### Information shown
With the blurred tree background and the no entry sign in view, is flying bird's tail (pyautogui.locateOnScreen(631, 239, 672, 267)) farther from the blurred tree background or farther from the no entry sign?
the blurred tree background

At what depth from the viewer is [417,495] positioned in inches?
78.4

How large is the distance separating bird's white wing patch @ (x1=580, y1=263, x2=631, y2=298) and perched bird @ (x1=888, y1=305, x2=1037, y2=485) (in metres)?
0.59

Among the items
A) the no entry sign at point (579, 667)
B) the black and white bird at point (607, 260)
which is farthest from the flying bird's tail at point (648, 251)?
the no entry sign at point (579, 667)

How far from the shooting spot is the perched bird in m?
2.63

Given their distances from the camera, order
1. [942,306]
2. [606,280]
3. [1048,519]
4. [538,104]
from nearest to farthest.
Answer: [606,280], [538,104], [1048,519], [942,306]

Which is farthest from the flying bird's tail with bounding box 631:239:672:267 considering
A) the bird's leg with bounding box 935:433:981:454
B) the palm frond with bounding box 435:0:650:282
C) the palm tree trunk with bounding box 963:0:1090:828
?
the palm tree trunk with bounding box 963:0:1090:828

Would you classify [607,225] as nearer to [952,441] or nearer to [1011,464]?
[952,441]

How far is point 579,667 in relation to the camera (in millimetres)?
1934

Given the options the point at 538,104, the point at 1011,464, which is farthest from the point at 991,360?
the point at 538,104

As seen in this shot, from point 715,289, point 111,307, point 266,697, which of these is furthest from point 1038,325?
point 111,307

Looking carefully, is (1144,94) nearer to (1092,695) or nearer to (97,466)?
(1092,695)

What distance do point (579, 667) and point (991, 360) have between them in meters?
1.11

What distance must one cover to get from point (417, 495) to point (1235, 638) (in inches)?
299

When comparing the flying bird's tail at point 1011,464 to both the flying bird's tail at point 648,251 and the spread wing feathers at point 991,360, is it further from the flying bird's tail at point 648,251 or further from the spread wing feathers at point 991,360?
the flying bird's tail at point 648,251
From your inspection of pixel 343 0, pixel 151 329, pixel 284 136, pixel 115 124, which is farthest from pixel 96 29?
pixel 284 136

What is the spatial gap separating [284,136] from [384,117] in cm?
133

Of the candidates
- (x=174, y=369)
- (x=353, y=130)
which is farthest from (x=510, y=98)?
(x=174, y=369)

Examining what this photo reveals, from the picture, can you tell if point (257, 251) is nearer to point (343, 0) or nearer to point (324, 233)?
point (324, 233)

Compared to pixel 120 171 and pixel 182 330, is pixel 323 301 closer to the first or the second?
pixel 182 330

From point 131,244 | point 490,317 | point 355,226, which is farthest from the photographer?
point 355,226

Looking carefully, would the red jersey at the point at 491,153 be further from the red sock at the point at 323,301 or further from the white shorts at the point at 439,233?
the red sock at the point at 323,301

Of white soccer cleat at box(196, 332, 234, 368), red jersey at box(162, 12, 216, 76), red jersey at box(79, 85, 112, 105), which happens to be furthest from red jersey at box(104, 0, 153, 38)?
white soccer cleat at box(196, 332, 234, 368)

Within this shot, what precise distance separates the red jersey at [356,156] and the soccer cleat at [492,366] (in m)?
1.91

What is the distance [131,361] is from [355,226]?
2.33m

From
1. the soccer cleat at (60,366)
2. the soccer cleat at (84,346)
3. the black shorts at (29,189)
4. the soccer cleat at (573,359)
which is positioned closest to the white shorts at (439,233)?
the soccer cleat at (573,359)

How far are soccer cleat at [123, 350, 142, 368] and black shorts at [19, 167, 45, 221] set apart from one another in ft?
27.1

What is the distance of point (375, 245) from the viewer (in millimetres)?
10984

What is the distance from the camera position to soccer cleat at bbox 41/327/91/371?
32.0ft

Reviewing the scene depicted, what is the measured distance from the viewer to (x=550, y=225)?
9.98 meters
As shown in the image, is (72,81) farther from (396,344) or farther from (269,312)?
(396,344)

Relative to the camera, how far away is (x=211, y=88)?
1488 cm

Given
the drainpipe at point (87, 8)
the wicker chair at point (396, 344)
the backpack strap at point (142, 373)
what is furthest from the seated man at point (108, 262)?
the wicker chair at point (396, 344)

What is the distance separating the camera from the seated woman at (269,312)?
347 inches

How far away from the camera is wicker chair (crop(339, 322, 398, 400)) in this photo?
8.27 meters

### To do
Rewrite every record above with "viewer" replaced by "observer" and everything else left the same.

### Right answer
With the blurred tree background and the no entry sign in view, is flying bird's tail (pyautogui.locateOnScreen(631, 239, 672, 267)) farther from the blurred tree background or farther from the no entry sign?
the blurred tree background

At what depth from the observer is [417,495] positioned in inches?
78.4

How large is the distance separating bird's white wing patch @ (x1=580, y1=263, x2=631, y2=298) and perched bird @ (x1=888, y1=305, x2=1037, y2=485) (in metres)?
0.59

Among the items
A) the no entry sign at point (579, 667)
B) the black and white bird at point (607, 260)
which is farthest from the flying bird's tail at point (648, 251)?
the no entry sign at point (579, 667)

How far from the shooting spot is the perched bird in m?
2.63

Given their distances from the camera, order
1. [942,306]
2. [606,280]
3. [1048,519]
4. [538,104]
from nearest to farthest.
Answer: [606,280], [538,104], [1048,519], [942,306]

Which is farthest from the flying bird's tail with bounding box 631:239:672:267 considering
A) the bird's leg with bounding box 935:433:981:454
B) the palm frond with bounding box 435:0:650:282
C) the palm tree trunk with bounding box 963:0:1090:828
?
the palm tree trunk with bounding box 963:0:1090:828

Would you classify [607,225] as nearer to [952,441] or nearer to [1011,464]?
[952,441]

How far is point 579,667 in relation to the camera (in millimetres)?
1934

Given the options the point at 538,104, the point at 1011,464, which is farthest from the point at 991,360?
the point at 538,104

As seen in this shot, from point 715,289, point 111,307, point 266,697, which of these is furthest from point 1038,325?
point 111,307

Looking carefully, is (1144,94) nearer to (1092,695) or nearer to (97,466)?
(1092,695)

What distance do point (579, 667) and point (991, 360) have between them in meters?
1.11

What distance must one cover to get from point (417, 495) to point (1235, 638) (in inches)?
299

When comparing the flying bird's tail at point 1011,464 to both the flying bird's tail at point 648,251 and the spread wing feathers at point 991,360, is it further from the flying bird's tail at point 648,251 or further from the spread wing feathers at point 991,360?
the flying bird's tail at point 648,251
From your inspection of pixel 343 0, pixel 151 329, pixel 284 136, pixel 115 124, which is farthest from pixel 96 29?
pixel 284 136

What is the spatial gap separating [284,136] from [384,117] in cm?
133

Of the candidates
- (x=174, y=369)
- (x=353, y=130)
which is farthest from (x=510, y=98)?
(x=174, y=369)

Examining what this photo reveals, from the picture, can you tell if point (257, 251) is nearer to point (343, 0) or nearer to point (324, 233)?
point (324, 233)

Compared to pixel 120 171 and pixel 182 330, is pixel 323 301 closer to the first or the second?
pixel 182 330

From point 131,244 | point 490,317 | point 355,226, which is farthest from the photographer?
point 355,226

Looking carefully, would the red jersey at the point at 491,153 be further from the red sock at the point at 323,301 or further from the white shorts at the point at 439,233?
the red sock at the point at 323,301

Of white soccer cleat at box(196, 332, 234, 368), red jersey at box(162, 12, 216, 76), red jersey at box(79, 85, 112, 105), which happens to be furthest from red jersey at box(104, 0, 153, 38)?
white soccer cleat at box(196, 332, 234, 368)

Within this shot, what precise distance separates the red jersey at [356,156] and the soccer cleat at [492,366] (in m)?
1.91

What is the distance [131,361] is from [355,226]?
2.33m

From
1. the soccer cleat at (60,366)
2. the soccer cleat at (84,346)
3. the black shorts at (29,189)
4. the soccer cleat at (573,359)
which is positioned closest to the white shorts at (439,233)?
the soccer cleat at (573,359)

How far are soccer cleat at [123, 350, 142, 368] and black shorts at [19, 167, 45, 221] set apart from one another in ft?
27.1

What is the distance of point (375, 245) from the observer (in millimetres)?
10984

What is the distance from the camera position to soccer cleat at bbox 41/327/91/371?
32.0ft

Reviewing the scene depicted, what is the measured distance from the observer to (x=550, y=225)?
9.98 meters
As shown in the image, is (72,81) farther from (396,344) or farther from (269,312)?
(396,344)

Relative to the camera, how far away is (x=211, y=88)?
1488 cm

Given
the drainpipe at point (87, 8)
the wicker chair at point (396, 344)
the backpack strap at point (142, 373)
what is furthest from the seated man at point (108, 262)?
the wicker chair at point (396, 344)

What is the distance separating the camera from the seated woman at (269,312)?
347 inches

How far away from the camera is wicker chair (crop(339, 322, 398, 400)) in this photo?
8.27 meters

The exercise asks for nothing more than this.